Но обвинительное заключение уже готово: Ильенков употребляет «марксистско-ленинский лексикон» и рассматривает тексты Петрова «сквозь идеологические линзы»! И это было бы просто смешно, если бы не было так злостно и недобросовестно. Ведь это смешно, потому что и иная мать по отношению к своему ребенку употребляет «марксистско-ленинский лексикон»: «пошлость», «вздор», «чушь». И я могу сказать Неретиной, что она несет вздор. Значит, я тоже «марксист-ленинец»? Все это напомнило мне, как ректор одного частного учебного заведения жаловалась на то, что студенты обозвали ее «комунякой», потому что она требовала от них элементарной дисциплины. Или как Ельцин обозвал газету «Московский комсомолец» «коммунистическим рупором».

[ВАША ЗАДАЧА]: Перечислите в порядке упоминания все фамилии людей, названных во фрагменте, приведя их в именительном падеже.

[ДАННЫЕ]:
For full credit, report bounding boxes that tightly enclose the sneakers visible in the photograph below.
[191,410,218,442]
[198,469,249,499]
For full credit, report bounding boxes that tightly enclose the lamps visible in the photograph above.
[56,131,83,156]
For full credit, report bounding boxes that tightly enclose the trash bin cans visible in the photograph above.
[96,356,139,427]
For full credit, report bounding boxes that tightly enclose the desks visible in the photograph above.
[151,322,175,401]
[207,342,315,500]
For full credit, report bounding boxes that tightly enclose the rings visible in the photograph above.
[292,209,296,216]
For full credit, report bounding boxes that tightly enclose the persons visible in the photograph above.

[ОЖИДАЕМЫЙ ОТВЕТ]: Ильенков, Петров, Неретина, Ельцин